5.19.2009

rumsfeld


I've never read anything from GQ in my life, but all the blog chatter about Robert Draper's article on Don Rumsfield (there's a Mad Men pun in there somewhere) meant I needed to pop my GQ cherry.

Holy shit.

Crusade, much?
The briefing’s cover sheet generally featured triumphant, color images from the previous days’ war efforts: On this particular morning, it showed the statue of Saddam Hussein being pulled down in Firdos Square, a grateful Iraqi child kissing an American soldier, and jubilant crowds thronging the streets of newly liberated Baghdad. And above these images, and just below the headline secretary of defense, was a quote that may have raised some eyebrows. It came from the Bible, from the book of Psalms: “Behold, the eye of the Lord is on those who fear Him…To deliver their soul from death.”
On March 31, a U.S. tank roared through the desert beneath a quote from Ephesians: “Therefore put on the full armor of God, so that when the day of evil comes, you may be able to stand your ground, and after you have done everything, to stand.” On April 7, Saddam Hussein struck a dictatorial pose, under this passage from the First Epistle of Peter: “It is God’s will that by doing good you should silence the ignorant talk of foolish men.”
Rumsfeld's peeps are denying this, but, really, how could they not?

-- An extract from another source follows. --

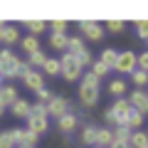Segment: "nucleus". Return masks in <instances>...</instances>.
<instances>
[{"label": "nucleus", "mask_w": 148, "mask_h": 148, "mask_svg": "<svg viewBox=\"0 0 148 148\" xmlns=\"http://www.w3.org/2000/svg\"><path fill=\"white\" fill-rule=\"evenodd\" d=\"M99 79H96L94 74H82V82H79V101L86 106V109H91V106H96V101H99Z\"/></svg>", "instance_id": "1"}, {"label": "nucleus", "mask_w": 148, "mask_h": 148, "mask_svg": "<svg viewBox=\"0 0 148 148\" xmlns=\"http://www.w3.org/2000/svg\"><path fill=\"white\" fill-rule=\"evenodd\" d=\"M131 111V104L128 99H114V104L104 111V119L109 123V128H119V126H126V116Z\"/></svg>", "instance_id": "2"}, {"label": "nucleus", "mask_w": 148, "mask_h": 148, "mask_svg": "<svg viewBox=\"0 0 148 148\" xmlns=\"http://www.w3.org/2000/svg\"><path fill=\"white\" fill-rule=\"evenodd\" d=\"M22 59L17 57L12 49H0V77L3 79H17V69H20Z\"/></svg>", "instance_id": "3"}, {"label": "nucleus", "mask_w": 148, "mask_h": 148, "mask_svg": "<svg viewBox=\"0 0 148 148\" xmlns=\"http://www.w3.org/2000/svg\"><path fill=\"white\" fill-rule=\"evenodd\" d=\"M59 74H62L67 82H77V79H82L84 69H82V64L74 59V54L64 52L62 57H59Z\"/></svg>", "instance_id": "4"}, {"label": "nucleus", "mask_w": 148, "mask_h": 148, "mask_svg": "<svg viewBox=\"0 0 148 148\" xmlns=\"http://www.w3.org/2000/svg\"><path fill=\"white\" fill-rule=\"evenodd\" d=\"M10 136H12L15 148H35L37 141H40V136L30 133L27 128H10Z\"/></svg>", "instance_id": "5"}, {"label": "nucleus", "mask_w": 148, "mask_h": 148, "mask_svg": "<svg viewBox=\"0 0 148 148\" xmlns=\"http://www.w3.org/2000/svg\"><path fill=\"white\" fill-rule=\"evenodd\" d=\"M79 32H82V40H91V42H99V40H104V25H99V22L94 20H82L79 22Z\"/></svg>", "instance_id": "6"}, {"label": "nucleus", "mask_w": 148, "mask_h": 148, "mask_svg": "<svg viewBox=\"0 0 148 148\" xmlns=\"http://www.w3.org/2000/svg\"><path fill=\"white\" fill-rule=\"evenodd\" d=\"M45 109H47V119H49V116L59 119V116H64V114L72 111V104H69L64 96H52V99L45 104Z\"/></svg>", "instance_id": "7"}, {"label": "nucleus", "mask_w": 148, "mask_h": 148, "mask_svg": "<svg viewBox=\"0 0 148 148\" xmlns=\"http://www.w3.org/2000/svg\"><path fill=\"white\" fill-rule=\"evenodd\" d=\"M116 69L119 74H131L133 69H136V52L133 49H126V52H119L116 57Z\"/></svg>", "instance_id": "8"}, {"label": "nucleus", "mask_w": 148, "mask_h": 148, "mask_svg": "<svg viewBox=\"0 0 148 148\" xmlns=\"http://www.w3.org/2000/svg\"><path fill=\"white\" fill-rule=\"evenodd\" d=\"M79 128V116L74 114V111H69V114H64V116L57 119V131L64 133V136H69V133H74Z\"/></svg>", "instance_id": "9"}, {"label": "nucleus", "mask_w": 148, "mask_h": 148, "mask_svg": "<svg viewBox=\"0 0 148 148\" xmlns=\"http://www.w3.org/2000/svg\"><path fill=\"white\" fill-rule=\"evenodd\" d=\"M20 42V30H17V25H3L0 27V45H5L8 49H10V45Z\"/></svg>", "instance_id": "10"}, {"label": "nucleus", "mask_w": 148, "mask_h": 148, "mask_svg": "<svg viewBox=\"0 0 148 148\" xmlns=\"http://www.w3.org/2000/svg\"><path fill=\"white\" fill-rule=\"evenodd\" d=\"M128 104H131V109H136L138 114L146 116V111H148V94L143 89H133V94H128Z\"/></svg>", "instance_id": "11"}, {"label": "nucleus", "mask_w": 148, "mask_h": 148, "mask_svg": "<svg viewBox=\"0 0 148 148\" xmlns=\"http://www.w3.org/2000/svg\"><path fill=\"white\" fill-rule=\"evenodd\" d=\"M22 84H25L30 91L42 89V86H45V74L40 72V69H30V72H27L25 77H22Z\"/></svg>", "instance_id": "12"}, {"label": "nucleus", "mask_w": 148, "mask_h": 148, "mask_svg": "<svg viewBox=\"0 0 148 148\" xmlns=\"http://www.w3.org/2000/svg\"><path fill=\"white\" fill-rule=\"evenodd\" d=\"M106 91H109L114 99H126V94H128V82L121 79V77H116V79H111V82H109Z\"/></svg>", "instance_id": "13"}, {"label": "nucleus", "mask_w": 148, "mask_h": 148, "mask_svg": "<svg viewBox=\"0 0 148 148\" xmlns=\"http://www.w3.org/2000/svg\"><path fill=\"white\" fill-rule=\"evenodd\" d=\"M25 121H27V131L35 133V136H40L49 128V119H42V116H27Z\"/></svg>", "instance_id": "14"}, {"label": "nucleus", "mask_w": 148, "mask_h": 148, "mask_svg": "<svg viewBox=\"0 0 148 148\" xmlns=\"http://www.w3.org/2000/svg\"><path fill=\"white\" fill-rule=\"evenodd\" d=\"M30 106H32V104H30L27 99H15L8 109H10V114H12L15 119H27V116H30Z\"/></svg>", "instance_id": "15"}, {"label": "nucleus", "mask_w": 148, "mask_h": 148, "mask_svg": "<svg viewBox=\"0 0 148 148\" xmlns=\"http://www.w3.org/2000/svg\"><path fill=\"white\" fill-rule=\"evenodd\" d=\"M15 99H20V96H17V89H15L12 84H3V86H0V104L5 106V109H8Z\"/></svg>", "instance_id": "16"}, {"label": "nucleus", "mask_w": 148, "mask_h": 148, "mask_svg": "<svg viewBox=\"0 0 148 148\" xmlns=\"http://www.w3.org/2000/svg\"><path fill=\"white\" fill-rule=\"evenodd\" d=\"M111 143H114V133H111V128H109V126L96 128V143H94V146H99V148H109Z\"/></svg>", "instance_id": "17"}, {"label": "nucleus", "mask_w": 148, "mask_h": 148, "mask_svg": "<svg viewBox=\"0 0 148 148\" xmlns=\"http://www.w3.org/2000/svg\"><path fill=\"white\" fill-rule=\"evenodd\" d=\"M96 128L99 126H94V123H86V126H82V133H79V141L84 143V146H94L96 143Z\"/></svg>", "instance_id": "18"}, {"label": "nucleus", "mask_w": 148, "mask_h": 148, "mask_svg": "<svg viewBox=\"0 0 148 148\" xmlns=\"http://www.w3.org/2000/svg\"><path fill=\"white\" fill-rule=\"evenodd\" d=\"M143 114H138L136 109H131L128 111V116H126V128L128 131H141V126H143Z\"/></svg>", "instance_id": "19"}, {"label": "nucleus", "mask_w": 148, "mask_h": 148, "mask_svg": "<svg viewBox=\"0 0 148 148\" xmlns=\"http://www.w3.org/2000/svg\"><path fill=\"white\" fill-rule=\"evenodd\" d=\"M116 57H119V52L114 47H104V49H101V54H99V62L106 64L109 69H114V67H116Z\"/></svg>", "instance_id": "20"}, {"label": "nucleus", "mask_w": 148, "mask_h": 148, "mask_svg": "<svg viewBox=\"0 0 148 148\" xmlns=\"http://www.w3.org/2000/svg\"><path fill=\"white\" fill-rule=\"evenodd\" d=\"M20 47H22V52L30 57L32 52H37V49H40V40H37V37H32V35H25V37L20 40Z\"/></svg>", "instance_id": "21"}, {"label": "nucleus", "mask_w": 148, "mask_h": 148, "mask_svg": "<svg viewBox=\"0 0 148 148\" xmlns=\"http://www.w3.org/2000/svg\"><path fill=\"white\" fill-rule=\"evenodd\" d=\"M86 45H84V40H82L79 35H69L67 37V52L69 54H77V52H82Z\"/></svg>", "instance_id": "22"}, {"label": "nucleus", "mask_w": 148, "mask_h": 148, "mask_svg": "<svg viewBox=\"0 0 148 148\" xmlns=\"http://www.w3.org/2000/svg\"><path fill=\"white\" fill-rule=\"evenodd\" d=\"M128 146H131V148H148V136H146V131H133L131 138H128Z\"/></svg>", "instance_id": "23"}, {"label": "nucleus", "mask_w": 148, "mask_h": 148, "mask_svg": "<svg viewBox=\"0 0 148 148\" xmlns=\"http://www.w3.org/2000/svg\"><path fill=\"white\" fill-rule=\"evenodd\" d=\"M67 37L69 35H49V47L54 49V52H67Z\"/></svg>", "instance_id": "24"}, {"label": "nucleus", "mask_w": 148, "mask_h": 148, "mask_svg": "<svg viewBox=\"0 0 148 148\" xmlns=\"http://www.w3.org/2000/svg\"><path fill=\"white\" fill-rule=\"evenodd\" d=\"M25 27L30 30L32 37H37V35H42V32L47 30V22L45 20H25Z\"/></svg>", "instance_id": "25"}, {"label": "nucleus", "mask_w": 148, "mask_h": 148, "mask_svg": "<svg viewBox=\"0 0 148 148\" xmlns=\"http://www.w3.org/2000/svg\"><path fill=\"white\" fill-rule=\"evenodd\" d=\"M42 74H47V77H57V74H59V59L47 57L45 64H42Z\"/></svg>", "instance_id": "26"}, {"label": "nucleus", "mask_w": 148, "mask_h": 148, "mask_svg": "<svg viewBox=\"0 0 148 148\" xmlns=\"http://www.w3.org/2000/svg\"><path fill=\"white\" fill-rule=\"evenodd\" d=\"M128 77H131V82H133V86H136V89H143V86L148 84V72H141V69H133V72L128 74Z\"/></svg>", "instance_id": "27"}, {"label": "nucleus", "mask_w": 148, "mask_h": 148, "mask_svg": "<svg viewBox=\"0 0 148 148\" xmlns=\"http://www.w3.org/2000/svg\"><path fill=\"white\" fill-rule=\"evenodd\" d=\"M104 32H111V35H123L126 32V22L123 20H109L104 25Z\"/></svg>", "instance_id": "28"}, {"label": "nucleus", "mask_w": 148, "mask_h": 148, "mask_svg": "<svg viewBox=\"0 0 148 148\" xmlns=\"http://www.w3.org/2000/svg\"><path fill=\"white\" fill-rule=\"evenodd\" d=\"M89 72L94 74L96 79H104V77H109V74H111V69L106 67V64H101L99 59H96V62H91V69H89Z\"/></svg>", "instance_id": "29"}, {"label": "nucleus", "mask_w": 148, "mask_h": 148, "mask_svg": "<svg viewBox=\"0 0 148 148\" xmlns=\"http://www.w3.org/2000/svg\"><path fill=\"white\" fill-rule=\"evenodd\" d=\"M47 27H49V32H52V35H67L69 22H67V20H52Z\"/></svg>", "instance_id": "30"}, {"label": "nucleus", "mask_w": 148, "mask_h": 148, "mask_svg": "<svg viewBox=\"0 0 148 148\" xmlns=\"http://www.w3.org/2000/svg\"><path fill=\"white\" fill-rule=\"evenodd\" d=\"M45 59H47V54H45L42 49H37V52H32L30 57H27V64H30L32 69H37V67H42V64H45Z\"/></svg>", "instance_id": "31"}, {"label": "nucleus", "mask_w": 148, "mask_h": 148, "mask_svg": "<svg viewBox=\"0 0 148 148\" xmlns=\"http://www.w3.org/2000/svg\"><path fill=\"white\" fill-rule=\"evenodd\" d=\"M74 59H77V62H79L82 64V69H84V67H91V62H94V57H91V52H89V49H82V52H77V54H74Z\"/></svg>", "instance_id": "32"}, {"label": "nucleus", "mask_w": 148, "mask_h": 148, "mask_svg": "<svg viewBox=\"0 0 148 148\" xmlns=\"http://www.w3.org/2000/svg\"><path fill=\"white\" fill-rule=\"evenodd\" d=\"M111 133H114V141H128L133 131H128L126 126H119V128H111Z\"/></svg>", "instance_id": "33"}, {"label": "nucleus", "mask_w": 148, "mask_h": 148, "mask_svg": "<svg viewBox=\"0 0 148 148\" xmlns=\"http://www.w3.org/2000/svg\"><path fill=\"white\" fill-rule=\"evenodd\" d=\"M30 116H42V119H47V109H45V104L35 101V104L30 106Z\"/></svg>", "instance_id": "34"}, {"label": "nucleus", "mask_w": 148, "mask_h": 148, "mask_svg": "<svg viewBox=\"0 0 148 148\" xmlns=\"http://www.w3.org/2000/svg\"><path fill=\"white\" fill-rule=\"evenodd\" d=\"M0 148H15L12 136H10V128H8V131H0Z\"/></svg>", "instance_id": "35"}, {"label": "nucleus", "mask_w": 148, "mask_h": 148, "mask_svg": "<svg viewBox=\"0 0 148 148\" xmlns=\"http://www.w3.org/2000/svg\"><path fill=\"white\" fill-rule=\"evenodd\" d=\"M35 96H37V101H40V104H47V101L52 99L54 94L47 89V86H42V89H37V91H35Z\"/></svg>", "instance_id": "36"}, {"label": "nucleus", "mask_w": 148, "mask_h": 148, "mask_svg": "<svg viewBox=\"0 0 148 148\" xmlns=\"http://www.w3.org/2000/svg\"><path fill=\"white\" fill-rule=\"evenodd\" d=\"M136 32H138L141 40H146V37H148V22H146V20H138V22H136Z\"/></svg>", "instance_id": "37"}, {"label": "nucleus", "mask_w": 148, "mask_h": 148, "mask_svg": "<svg viewBox=\"0 0 148 148\" xmlns=\"http://www.w3.org/2000/svg\"><path fill=\"white\" fill-rule=\"evenodd\" d=\"M30 69H32L30 64H27V62H22V64H20V69H17V79H22V77H25V74L30 72Z\"/></svg>", "instance_id": "38"}, {"label": "nucleus", "mask_w": 148, "mask_h": 148, "mask_svg": "<svg viewBox=\"0 0 148 148\" xmlns=\"http://www.w3.org/2000/svg\"><path fill=\"white\" fill-rule=\"evenodd\" d=\"M109 148H131V146H128V141H114Z\"/></svg>", "instance_id": "39"}, {"label": "nucleus", "mask_w": 148, "mask_h": 148, "mask_svg": "<svg viewBox=\"0 0 148 148\" xmlns=\"http://www.w3.org/2000/svg\"><path fill=\"white\" fill-rule=\"evenodd\" d=\"M3 114H5V106H3V104H0V116H3Z\"/></svg>", "instance_id": "40"}, {"label": "nucleus", "mask_w": 148, "mask_h": 148, "mask_svg": "<svg viewBox=\"0 0 148 148\" xmlns=\"http://www.w3.org/2000/svg\"><path fill=\"white\" fill-rule=\"evenodd\" d=\"M3 25H5V22H3V20H0V27H3Z\"/></svg>", "instance_id": "41"}, {"label": "nucleus", "mask_w": 148, "mask_h": 148, "mask_svg": "<svg viewBox=\"0 0 148 148\" xmlns=\"http://www.w3.org/2000/svg\"><path fill=\"white\" fill-rule=\"evenodd\" d=\"M0 86H3V77H0Z\"/></svg>", "instance_id": "42"}, {"label": "nucleus", "mask_w": 148, "mask_h": 148, "mask_svg": "<svg viewBox=\"0 0 148 148\" xmlns=\"http://www.w3.org/2000/svg\"><path fill=\"white\" fill-rule=\"evenodd\" d=\"M91 148H99V146H91Z\"/></svg>", "instance_id": "43"}]
</instances>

And once again we find that the troops paid the price for the DOD-State Dept pissing match.
Shortly before the Iraq invasion, King Abdullah II of Jordan decreed that warplanes could not overfly his country if they had previously flown over Israel. The king’s demand meant that U.S. fighters would need to make a multiple-hour detour before proceeding to their targets. Rumsfeld had himself been a fighter pilot and presumably recognized the absurdity of the detour, and so one NSC aide approached him during a meeting in the Situation Room as the matter was being discussed.

Excuse me, Mr. Secretary,” said the aide. “I want you to know that Dr. Rice is prepared to call the king to get that restriction removed so that our kids don’t have to fly the extra two and a half or three hours.”

Rumsfeld looked up from his coffee. “When I need your help,” he said, “I’ll ask.”

The secretary did not ask for the help, and so his soldiers went the extra distance, unnecessarily.
And he was sugar in the gastank during Katrina.
Noticing that their chopper was outfitted with a search-and-rescue lift, one of the advance men said to the pilot, “We’re not taking you away from grabbing people off of rooftops, are we?”

“No, sir,” said the pilot. He explained that he was from Florida’s Hurlburt Field Air Force base—roughly 200 miles from New Orleans—which contained an entire fleet of search-and-rescue helicopters. “I’m just here because you’re here,” the pilot added. “My whole unit’s sitting back at Hurlburt, wondering why we’re not being used.”

The search-and-rescue helicopters were not being used because Donald Rumsfeld had not yet approved their deployment—even though, as Lieutenant General Russ Honoré, the cigar-chomping commander of Joint Task Force Katrina, would later tell me, “that Wednesday, we needed to evacuate people. The few helicopters we had in there were busy, and we were trying to deploy more.”

The next day, three days after landfall, word of disorder in New Orleans had reached a fever pitch. According to sources familiar with the conversation, DHS secretary Michael Chertoff called Rumsfeld that morning and said, “You’re going to need several thousand troops.”

“Well, I disagree,” said the SecDef. “And I’m going to tell the president we don’t need any more than the National Guard.”
It's no secret that I'm not a fan of George W. Bush. But he did himself no favors by surrounding himself with the likes of Cheney & Rumsfeld. Without them, it likely would have been merely a bad presidency; with them, it was among the worst ever.